Lange schien es so, als ließen die von Billiganbietern angezettelten heißen Preisschlachten die Verantwortlichen im Essener Firmentower kalt. "Wir wollen unsere Kunden nicht um jeden Preis halten", hieß es offiziell.

Keine Wechselprämien

Jetzt endlich beherzigt Konzernchef Jürgen Großmann das Firmenmotto "Vorweg gehen" und schaltet sich selbst in das Tagesgeschäft und die Gewinnung neuer Kunden ein. Der Milliardär und Industrielle kommt viel in der Welt herum und hat einflussreiche Freunde. Was liegt da für den RWE-Quereinsteiger näher, als der Versuch, diese als Kunden für den Konzern zu gewinnen. Wie sich das unter Freunden gehört, spielt er mit offenen Karten.

"Ich möchte Sie ganz persönlich von unseren Leistungen überzeugen und als Neukunden gewinnen", bekundet er in einem Brief. Immerhin kenne man sich persönlich und sei sich sogar verbunden. Und weiter: "Wie schön wäre es für RWE und für mich persönlich, wenn noch eine Geschäftsbeziehung dazu kommt". Wechselprämien wie mittlerweile in der Branche üblich, bietet Großmann nicht an. Aber wem wird schon einmal die Offerte gemacht, mit dem Chef eines der großen Energiekonzerne offen über die Stromrechnung zu diskutieren.
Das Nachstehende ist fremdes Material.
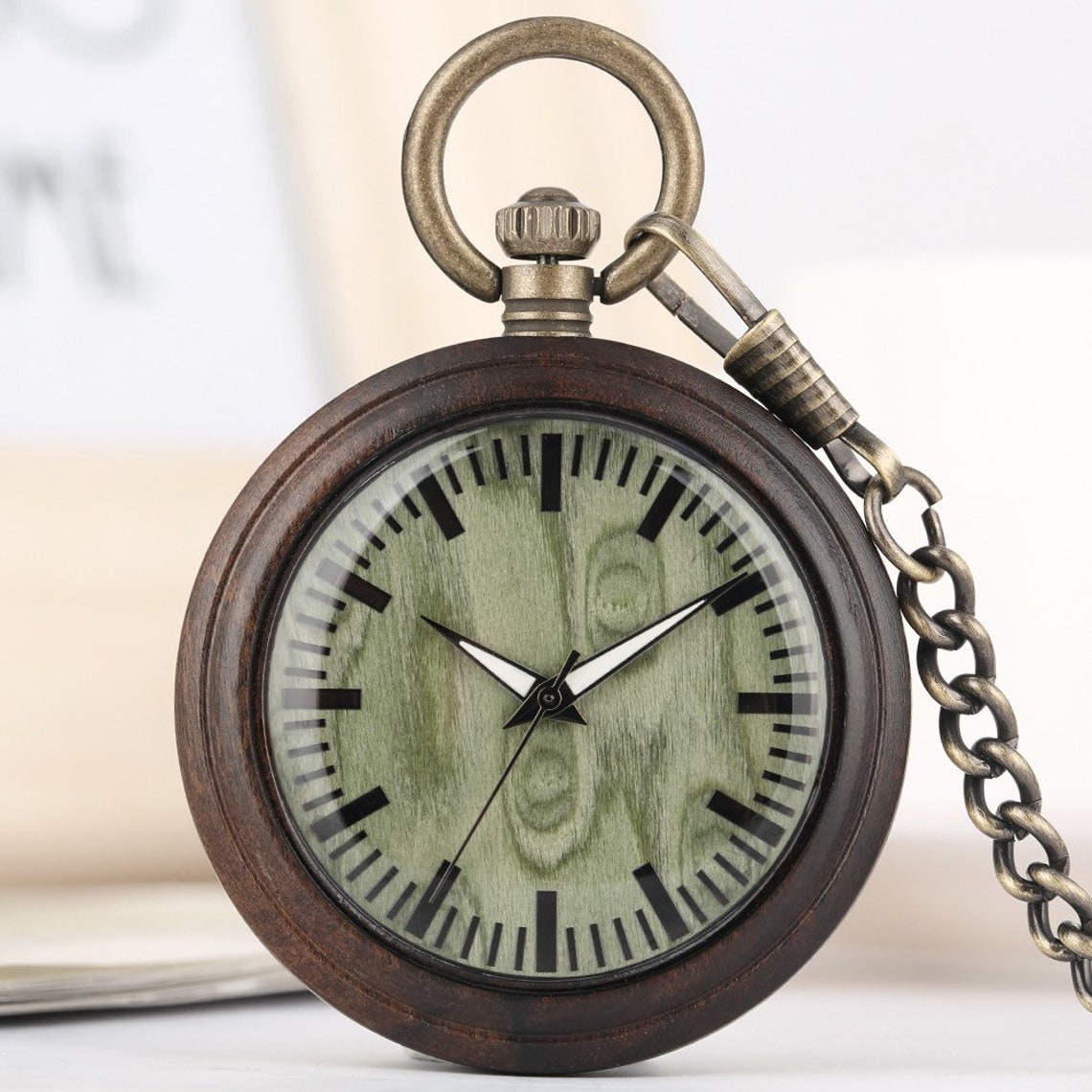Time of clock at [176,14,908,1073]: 1:50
Auch Großmann wurde RWE-Kunde

"Vielleicht können wir über Ihre Erfahrungen mit uns sprechen, wenn wir uns das nächste Mal sehen", kommt dieses Angebot in der eleganten Formulierung Großmanns daher. Für den Fall, dass zunächst einmal Fragen auftauchen, nennt er eine 0800er Nummer, "die exklusiv für Sie geschaltet ist." Das spricht für beste Betreuung, die Großmann avisiert. An 1500 "gute Freunde" ist dieser Brief dem Vernehmen nach gegangen. Natürlich sei er mit seiner Familie auch RWE-Kunde geworden, teilt er darin mit.
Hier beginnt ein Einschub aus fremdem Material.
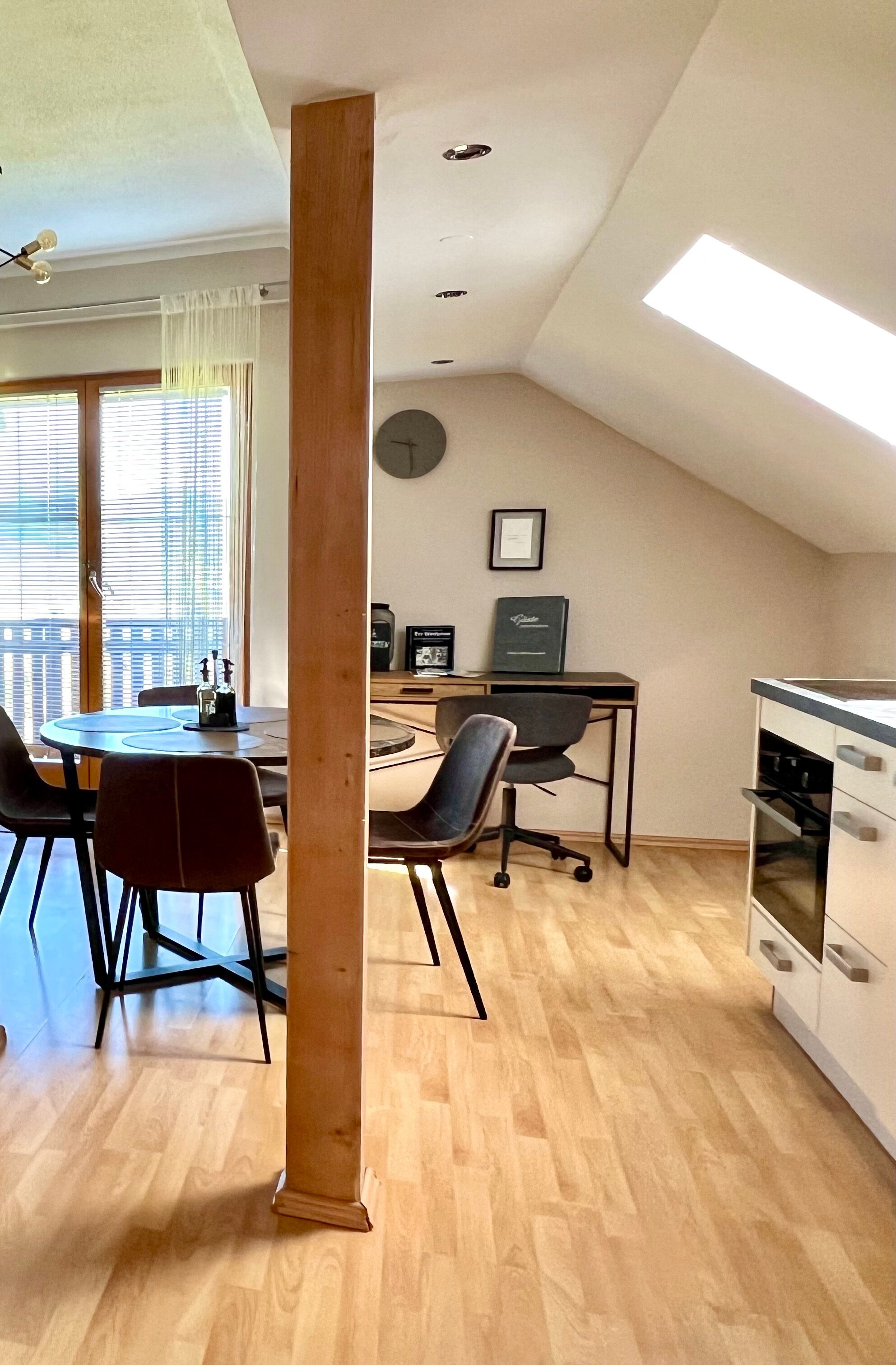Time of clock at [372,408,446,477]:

Als Privatmann kann er sich das auch leisten. Als Geschäftsmann offenbar nicht. Geflissentlich verschweigt Großmann in dem Brief, dass sein Stahlkonzern, die Georgsmarienhütte, den Strom für ihre Elektrostahlöfen weiter vom Konkurrenten EnBW bezieht.

Ursprünglich RWE-Kunde, war das Unternehmen zur Konkurrenz abgewandert. Das ist schon einige Zeit her. Da lag Großmann das Schicksal des Stahlunternehmens offensichtlich stärker am Herzen als das des RWE-Konzerns.